Recently there has been controversy within several states involving civil rights within the LGBT community, most recently North Carolina overturned an anti-discrimination law against LBGT people. This new bill was not only overturned, but prevented other local governments from passing their own discrimination laws.

Several months ago I wrote about the HERO Prop 1 ordinance that was voted down last year in Houston. These marketing tactics are cloaking real discrimination laws into a bathroom only situations and diminishing the threat of actual sexual assault. This is not only dangerous, but irresponsible.

Just thought I would re-visit this…

The story of Proposition 1 in Houston has been a hot bed in the community within the macrocosm of gender issues in this country. As a fairly new Houstonian, I was super green on the current issues going on in the city and all I really knew was what I saw on the national news. Generally, Texas is a red state, but living in the third largest and diverse city in America, conservatives don’t show their faces often.

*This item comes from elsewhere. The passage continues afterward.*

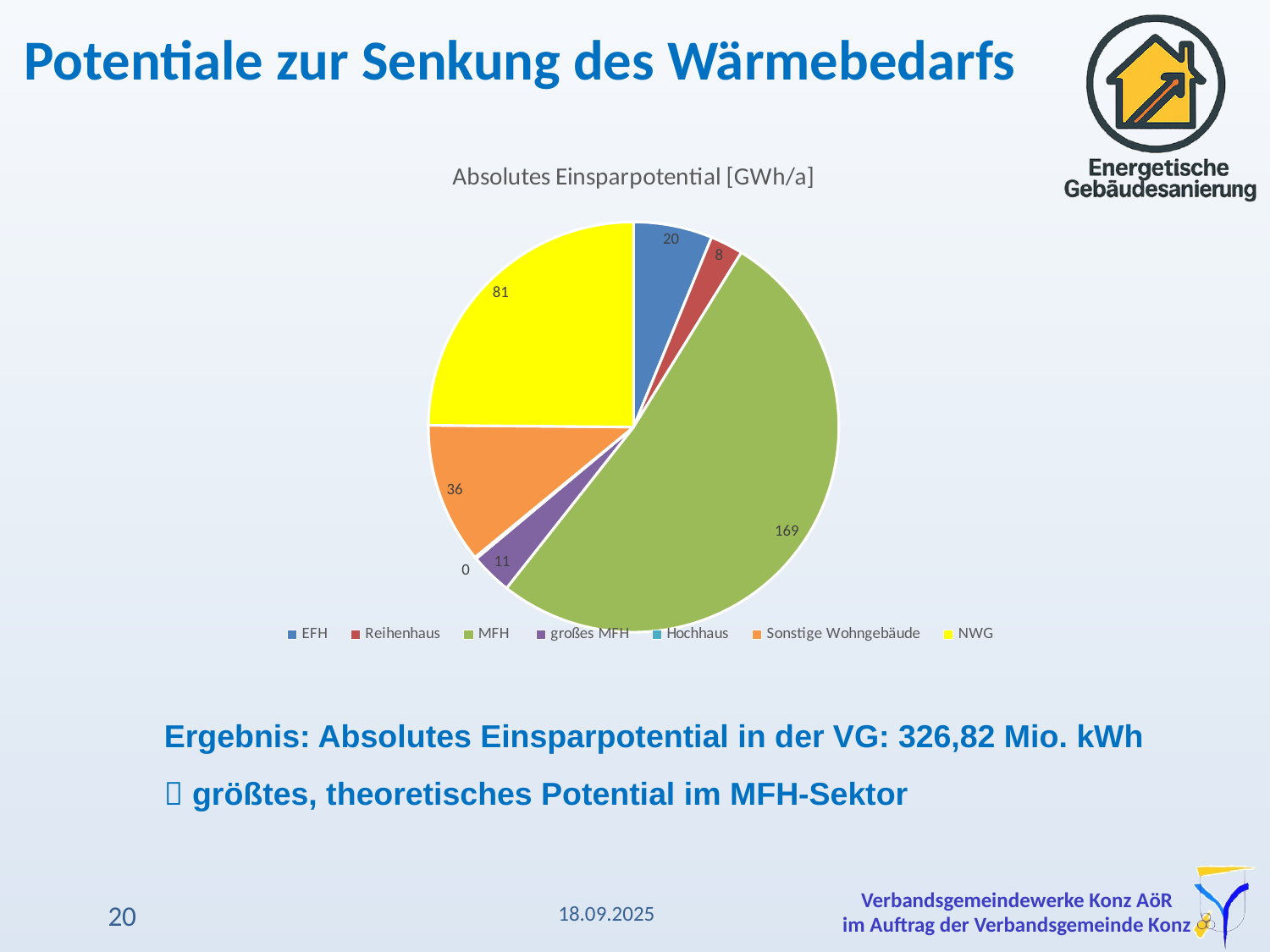
Which category has the smallest slice in the pie chart? Hochhaus What type of chart is shown on the slide? pie chart What is the value for Hochhaus in the pie chart? 0 What is the value for Sonstige Wohngebäude in the pie chart? 36 What is the value for NWG in the pie chart? 81 Which category has the largest slice in the pie chart? MFH How many categories does the legend of the pie chart list? 7 What is the title of the chart? Absolutes Einsparpotential [GWh/a] What share of the pie does the MFH slice represent? 52% Which is larger, the value for EFH or the value for Reihenhaus? EFH What is the value for MFH in the pie chart? 169 What is the difference between the values for MFH and NWG? 88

Last year, I vaguely heard about a referendum concerning an ordinance known as the Houston Equal Rights Ordinance (HERO), which was balloted as “Prop 1”. HERO was implemented as an anti-discrimination law which prevented discrimination based on sexual orientation and gender identity. This law covered areas of discrimination not covered by the federal law which protected rights of city employment, city services, city contracting practices, housing, public accommodations and private employment etc… Although HERO covered a multitude of discrimination forms, the controversy at the head of the table was gender identity.

The HERO law initially was pushed by our Mayor, Annise Parker and passed by the city council last year. The contention was pressured by a signature gathering campaign that went all the way to the Texas Supreme Court. Before the law, Houston relied on the federal and local state law which didn’t include gender identity.

When it was brought to my attention that HERO strike-down was a scapegoat to discriminate against transgender people, I was floored. At the time I didn’t even know the extent of what the ordinance covered and I didn’t know why people were mad on both sides of the aisle. Pro-HERO residents were mad because it made is legal to especially discriminate against transgender people who used their gender specific bathrooms, who were publicly and privately employed and who should even decide to purchase or rent housing. Anti-HERO residents saw the this as a way of protecting their families from “predators”.

The following question appeared on the ballot:

“Are you in favor of the Houston Equal Rights Ordinance, Ord. No. 2014–530, which prohibits discrimination in city employment and city services, city contracts, public accommodations, private employment, and housing based on an individual’s sex, race, color, ethnicity, national origin, age, familial status, marital status, military status, religion, disability, sexual orientation, genetic information, gender identity, or pregnancy?”

The voter turn out was at 27% which made the blow to HERO a particularly disappointing one. I was miseducated on the matter and didn’t take myself to the voting booths like the majority of Houstonians. I regret that I’m just as at fault. I’ve always made an astounding point to always be inclusive with personal acceptance, when it came time to walk that walk, I didn’t follow through. Local transgender activist Dee Dee Watters stated in a Black Lives Matter forum I attended that these laws were set in place to particularly discriminate against transgender persons — so much so that it was unofficially deemed the “bathroom bill”.

The argument that ensued was that of the definition of transgender from a heteronormative standpoint. That being the politicians discrediting HERO are not transgender and have no ideas of what a transgender persons life may look like. The gray area was the concern of cis-gendered men pretending to be women so they can walk into women’s restrooms for what ever reason. That may be plausible, but absolutely not any more unlikely than it already is without this bill.

I want these uneducated politicians and community organizers to know that you don’t have to understand another person in order to give them equal rights. I myself will never understand being transgender amongst so many other things in this world, but I will never compare a sexual predator to that of something I know nothing of as a flippant excuse to stay comfortable in my ignorance.